Aim of the exercise:
Carry on the essay about India's globalization-driven growth and inequality, picking up right after its final sentence.

Document extract section start

There are some 10 questions on various topics such as globalisation, reservations, sex, dowry, government intervention and judiciary. What should be the government approach towards globalisation and growth with respect to distribution of the wealth created by globalisation. Should we go in such a pace where the lower pyramid can participate or we just move as fast as we can on this front.
I think the questions of how to pace India's economic growth (driven by globalisation) and how to tackle the inequality created by such growth are two different issues which need different approaches to solve. The root of the inequality trouble is very different from the drivers of the economic growth.
Lets just look at the growth phenomenon. The growth story in various emerging economies is part of the larger phenomenon of spreading the economic growth beyond the developed economies. Or these countries are the new engines of growth for the market driven / capital driven forces in the world economy today. India do not have any other option than to participate in this growth, else its going to be a laggard for a long time. Since the growth is driven by external market forces, India's ability to control the pace (increase or reduce) becomes quiet difficult task. The protection regimes will have retrograde effects only, I believe. If you look at it, in a way we are solving a the issue of inequality of world wealth by driving this new growth initiatives in emerging economies.

Document extract section end
Dataset extract section start

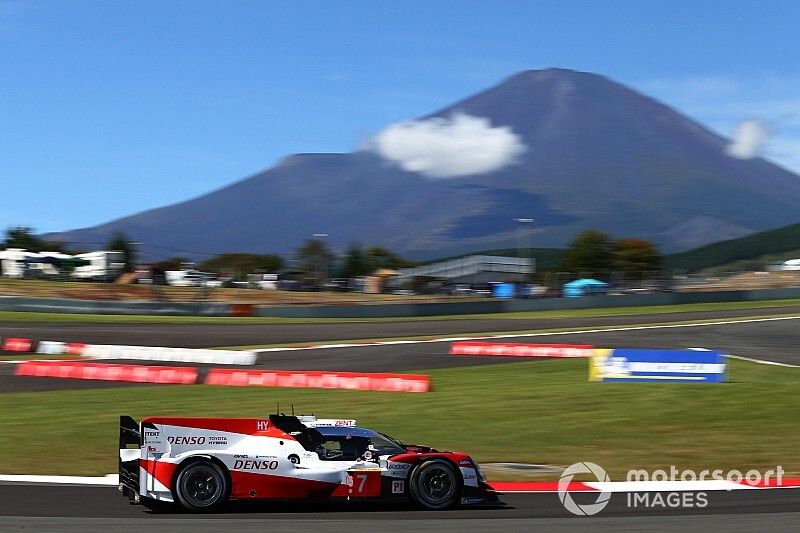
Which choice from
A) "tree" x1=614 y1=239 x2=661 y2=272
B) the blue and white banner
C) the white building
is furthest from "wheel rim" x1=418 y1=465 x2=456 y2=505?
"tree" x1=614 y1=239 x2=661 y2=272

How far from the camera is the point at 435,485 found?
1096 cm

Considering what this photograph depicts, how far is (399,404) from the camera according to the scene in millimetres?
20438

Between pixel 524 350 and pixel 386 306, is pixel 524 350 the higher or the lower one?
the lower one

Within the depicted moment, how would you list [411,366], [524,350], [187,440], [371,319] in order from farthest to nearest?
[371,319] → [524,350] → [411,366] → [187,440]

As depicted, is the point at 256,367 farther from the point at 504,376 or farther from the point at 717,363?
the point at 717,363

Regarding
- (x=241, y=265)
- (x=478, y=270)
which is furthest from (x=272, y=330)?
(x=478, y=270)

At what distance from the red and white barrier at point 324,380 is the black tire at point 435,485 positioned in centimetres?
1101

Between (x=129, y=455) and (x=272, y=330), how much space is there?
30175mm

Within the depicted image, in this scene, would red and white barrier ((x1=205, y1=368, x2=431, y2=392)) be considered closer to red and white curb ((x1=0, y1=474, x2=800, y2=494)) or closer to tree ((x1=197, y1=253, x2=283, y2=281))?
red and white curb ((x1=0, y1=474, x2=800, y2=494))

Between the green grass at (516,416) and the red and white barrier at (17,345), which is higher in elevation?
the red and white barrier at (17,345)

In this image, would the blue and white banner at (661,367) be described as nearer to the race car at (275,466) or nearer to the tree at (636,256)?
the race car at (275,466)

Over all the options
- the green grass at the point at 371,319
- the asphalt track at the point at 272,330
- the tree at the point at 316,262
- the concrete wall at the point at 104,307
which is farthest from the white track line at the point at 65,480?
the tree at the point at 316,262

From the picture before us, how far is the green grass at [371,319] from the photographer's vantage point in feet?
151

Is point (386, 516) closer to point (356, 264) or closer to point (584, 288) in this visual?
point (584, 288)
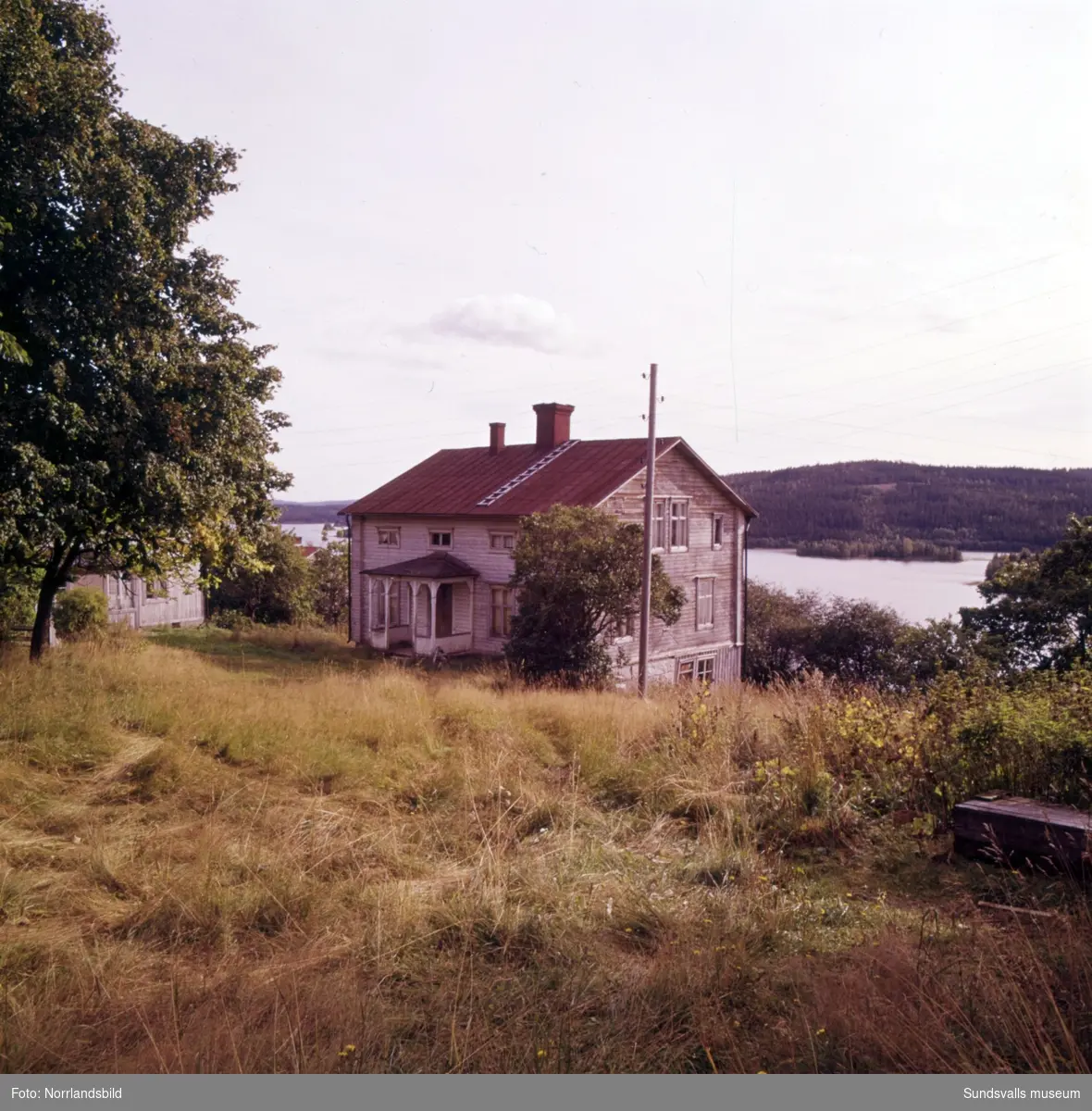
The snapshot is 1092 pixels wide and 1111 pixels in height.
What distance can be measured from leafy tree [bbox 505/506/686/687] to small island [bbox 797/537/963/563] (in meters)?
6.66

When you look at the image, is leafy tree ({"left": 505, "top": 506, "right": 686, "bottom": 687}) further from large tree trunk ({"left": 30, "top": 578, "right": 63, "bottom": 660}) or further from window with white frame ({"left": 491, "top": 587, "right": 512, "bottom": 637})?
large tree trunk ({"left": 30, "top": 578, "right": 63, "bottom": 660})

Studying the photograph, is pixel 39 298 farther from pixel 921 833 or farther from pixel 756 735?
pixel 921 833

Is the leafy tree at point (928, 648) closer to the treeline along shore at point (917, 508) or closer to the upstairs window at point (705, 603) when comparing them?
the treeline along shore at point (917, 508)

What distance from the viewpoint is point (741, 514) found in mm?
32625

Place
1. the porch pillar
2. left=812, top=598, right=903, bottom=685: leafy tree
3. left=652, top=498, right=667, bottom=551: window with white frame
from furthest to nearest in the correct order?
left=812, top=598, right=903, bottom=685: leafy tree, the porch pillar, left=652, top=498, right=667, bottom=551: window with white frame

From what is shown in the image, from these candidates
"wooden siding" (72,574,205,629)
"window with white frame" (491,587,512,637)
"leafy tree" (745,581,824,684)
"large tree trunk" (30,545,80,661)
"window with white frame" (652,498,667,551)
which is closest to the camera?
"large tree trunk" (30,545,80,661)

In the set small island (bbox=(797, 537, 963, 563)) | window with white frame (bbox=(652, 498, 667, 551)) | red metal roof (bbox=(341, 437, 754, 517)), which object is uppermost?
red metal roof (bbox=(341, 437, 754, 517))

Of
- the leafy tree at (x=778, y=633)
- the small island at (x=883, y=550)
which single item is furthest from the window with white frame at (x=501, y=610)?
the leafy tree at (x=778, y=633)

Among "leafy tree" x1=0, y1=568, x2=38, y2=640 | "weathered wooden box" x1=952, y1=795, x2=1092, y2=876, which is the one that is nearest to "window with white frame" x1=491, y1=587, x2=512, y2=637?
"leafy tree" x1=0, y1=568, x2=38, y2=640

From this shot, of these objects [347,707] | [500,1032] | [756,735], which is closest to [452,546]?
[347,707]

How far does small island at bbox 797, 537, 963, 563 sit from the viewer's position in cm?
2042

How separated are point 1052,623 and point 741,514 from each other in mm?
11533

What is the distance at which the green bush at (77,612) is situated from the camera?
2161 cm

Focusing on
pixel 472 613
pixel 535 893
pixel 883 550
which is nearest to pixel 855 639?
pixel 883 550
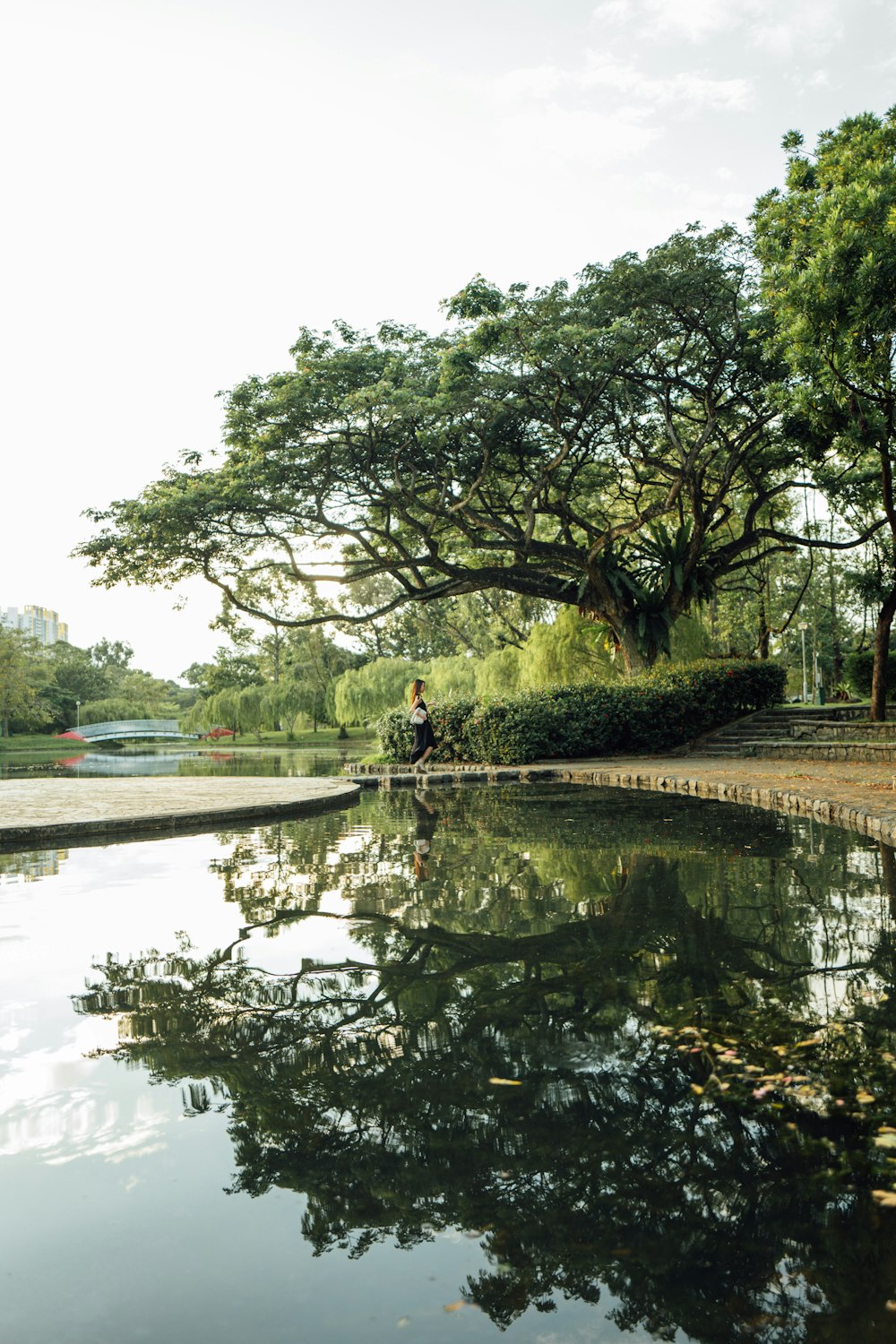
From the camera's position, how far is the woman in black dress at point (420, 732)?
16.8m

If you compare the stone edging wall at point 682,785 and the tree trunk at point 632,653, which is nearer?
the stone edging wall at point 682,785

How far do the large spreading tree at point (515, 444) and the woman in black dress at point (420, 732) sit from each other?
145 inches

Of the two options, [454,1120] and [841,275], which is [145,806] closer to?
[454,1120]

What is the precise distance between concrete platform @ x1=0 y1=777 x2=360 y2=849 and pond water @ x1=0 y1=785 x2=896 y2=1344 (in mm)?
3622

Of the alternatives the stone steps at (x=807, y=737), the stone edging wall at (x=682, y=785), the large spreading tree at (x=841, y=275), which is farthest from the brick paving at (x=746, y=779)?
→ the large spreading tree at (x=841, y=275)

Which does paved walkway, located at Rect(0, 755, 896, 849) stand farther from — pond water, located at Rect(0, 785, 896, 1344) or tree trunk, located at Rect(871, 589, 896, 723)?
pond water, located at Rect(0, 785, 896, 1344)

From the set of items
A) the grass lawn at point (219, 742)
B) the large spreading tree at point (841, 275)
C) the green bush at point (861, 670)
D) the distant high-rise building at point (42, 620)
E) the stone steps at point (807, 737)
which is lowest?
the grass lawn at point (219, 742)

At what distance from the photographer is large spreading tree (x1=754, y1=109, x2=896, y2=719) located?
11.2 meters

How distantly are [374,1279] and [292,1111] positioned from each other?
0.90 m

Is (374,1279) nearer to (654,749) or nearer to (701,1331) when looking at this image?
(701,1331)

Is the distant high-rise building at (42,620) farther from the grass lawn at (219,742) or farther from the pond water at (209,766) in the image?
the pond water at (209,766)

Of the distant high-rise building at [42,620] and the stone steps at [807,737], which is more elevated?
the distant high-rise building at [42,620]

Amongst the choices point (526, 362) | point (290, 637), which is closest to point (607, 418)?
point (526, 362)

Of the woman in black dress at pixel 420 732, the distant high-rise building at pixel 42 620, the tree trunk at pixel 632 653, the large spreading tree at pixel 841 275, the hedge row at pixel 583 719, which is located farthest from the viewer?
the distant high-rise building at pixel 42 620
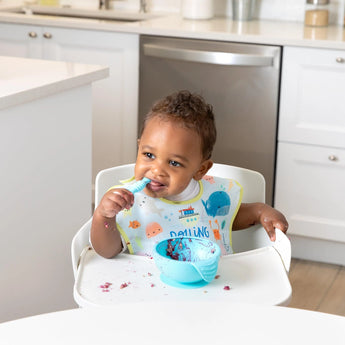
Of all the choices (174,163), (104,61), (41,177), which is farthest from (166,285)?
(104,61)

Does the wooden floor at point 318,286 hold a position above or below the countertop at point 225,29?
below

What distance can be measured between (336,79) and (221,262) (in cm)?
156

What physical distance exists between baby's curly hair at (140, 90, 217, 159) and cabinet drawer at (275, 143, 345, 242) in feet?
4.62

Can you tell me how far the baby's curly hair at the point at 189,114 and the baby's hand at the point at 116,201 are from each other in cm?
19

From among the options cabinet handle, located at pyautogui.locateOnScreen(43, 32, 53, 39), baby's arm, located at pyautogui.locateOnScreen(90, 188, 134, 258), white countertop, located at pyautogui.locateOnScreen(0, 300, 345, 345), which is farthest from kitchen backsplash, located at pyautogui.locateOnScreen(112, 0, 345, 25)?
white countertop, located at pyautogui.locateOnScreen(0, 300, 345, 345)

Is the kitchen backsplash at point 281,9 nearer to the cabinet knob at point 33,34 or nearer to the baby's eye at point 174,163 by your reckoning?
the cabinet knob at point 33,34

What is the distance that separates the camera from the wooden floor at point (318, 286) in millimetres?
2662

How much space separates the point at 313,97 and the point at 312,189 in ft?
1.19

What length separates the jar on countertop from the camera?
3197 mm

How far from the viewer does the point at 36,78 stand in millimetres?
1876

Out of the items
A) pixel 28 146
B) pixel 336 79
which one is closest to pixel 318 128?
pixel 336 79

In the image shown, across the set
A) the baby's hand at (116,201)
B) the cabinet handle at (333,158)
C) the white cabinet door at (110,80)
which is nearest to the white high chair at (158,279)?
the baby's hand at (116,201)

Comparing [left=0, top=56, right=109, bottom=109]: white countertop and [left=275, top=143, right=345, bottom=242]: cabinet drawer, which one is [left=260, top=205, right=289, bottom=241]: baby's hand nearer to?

Dataset extract section end

Result of this exercise:
My views might seem to be infected by capitalist tendencies (which is criticised for being mindless). For me its not really capitalism which is taking place, but greater productivity / wealth creation by greater economic freedom. It should be about collective responsibility still retaining the importance of individual initiative. We have tried to experiment with several other mechanisms of solving economic inequalities and governing nations (Read communism and various flavours, then some very scary models of dictatorships and theocracy). But the last century has demonstrated its inherent problems for us very vividly.
But the new growth mechanism (be it capitalist or very similar the academic definition can wait at the moment) makes assumptions about the society where its being implemented. It assumes an appreciable level of participation from the people in the governance . Not just servient attitude to any political party, but an attitude of looking at the real facts involved in a situation. The mechanism needs active media which debates issues (right issues) than sensationalising it. It needs a judiciary which is timely in delivering its responsibilities. It needs a very responsible parliament and parliamentarians. Unfortunately Indian realities are far from these assumptions. We are seeing pockets of activism be it in media or judiciary or parliament or bureaucracy.
I think thats where the gap between growth and distribution of wealth comes. There is one more dimension to it, our civilisation is millenia old. The inequality of our society as is created by more than few centuries. Solving that social and economic inequality is not task which can be discussed in the same platform for globalisation. I think it takes more than economic initiatives. Our inequality is seldom economic only, its a lot psychological too.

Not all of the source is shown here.